### Stored rows
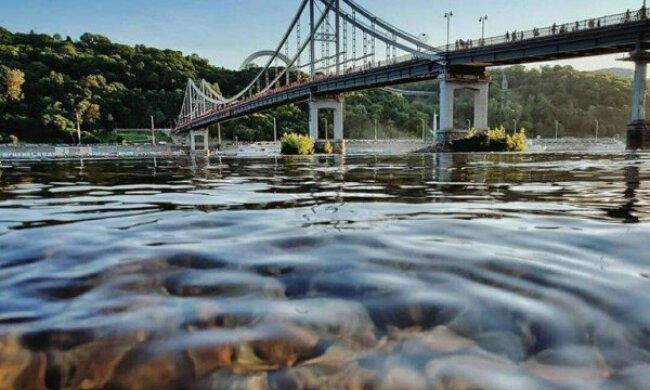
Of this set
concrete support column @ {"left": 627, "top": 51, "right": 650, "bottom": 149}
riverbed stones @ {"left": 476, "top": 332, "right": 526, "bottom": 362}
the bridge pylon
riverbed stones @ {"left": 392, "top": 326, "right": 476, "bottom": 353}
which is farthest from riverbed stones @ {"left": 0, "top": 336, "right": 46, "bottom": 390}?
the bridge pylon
==
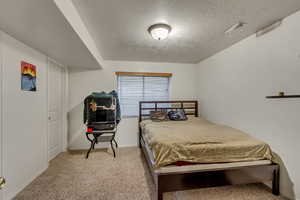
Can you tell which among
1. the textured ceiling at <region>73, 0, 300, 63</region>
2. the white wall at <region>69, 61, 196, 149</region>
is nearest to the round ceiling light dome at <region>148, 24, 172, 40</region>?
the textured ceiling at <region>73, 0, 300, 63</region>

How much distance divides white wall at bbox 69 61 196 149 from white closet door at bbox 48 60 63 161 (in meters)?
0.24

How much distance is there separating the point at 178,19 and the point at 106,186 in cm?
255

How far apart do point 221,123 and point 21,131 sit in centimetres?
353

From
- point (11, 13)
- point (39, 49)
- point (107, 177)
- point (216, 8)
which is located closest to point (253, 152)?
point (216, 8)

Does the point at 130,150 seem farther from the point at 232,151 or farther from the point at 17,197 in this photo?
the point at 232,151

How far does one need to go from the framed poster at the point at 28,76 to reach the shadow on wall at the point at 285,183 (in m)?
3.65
--
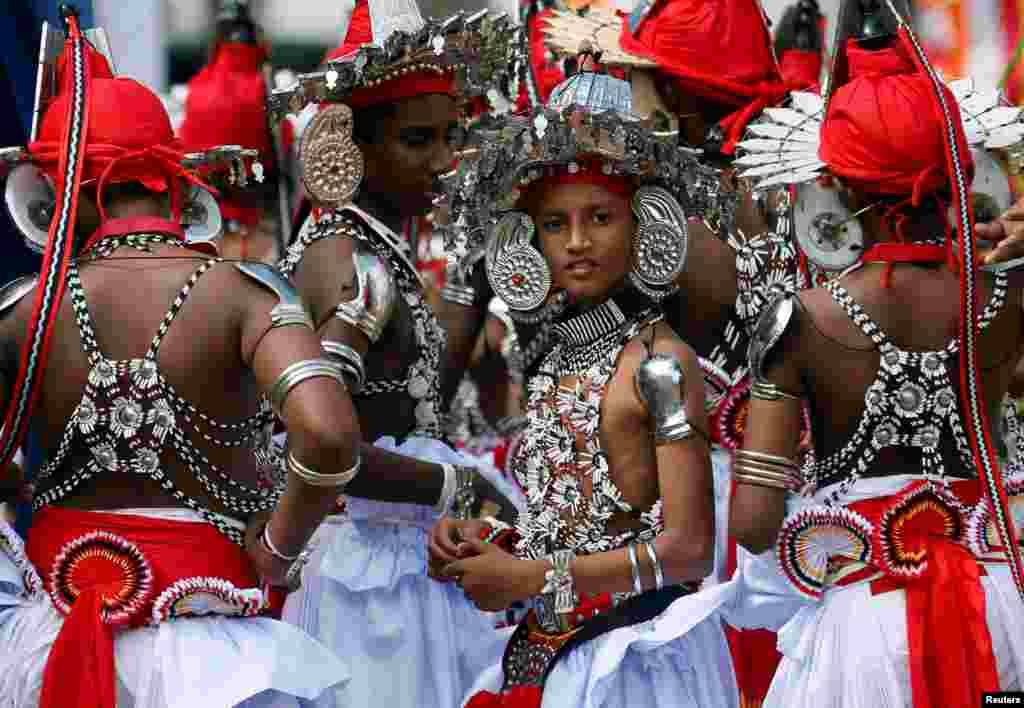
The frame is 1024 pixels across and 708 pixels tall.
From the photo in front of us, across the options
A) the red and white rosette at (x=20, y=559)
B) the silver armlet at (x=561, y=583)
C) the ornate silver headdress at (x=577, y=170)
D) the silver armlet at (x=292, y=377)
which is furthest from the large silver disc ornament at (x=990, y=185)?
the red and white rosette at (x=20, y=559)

### Exercise
Collect every line of the material that contains the word "rosette", treating uppercase and lowercase letters as different.

### Answer to the exercise
A) the red and white rosette at (x=20, y=559)
the red and white rosette at (x=20, y=559)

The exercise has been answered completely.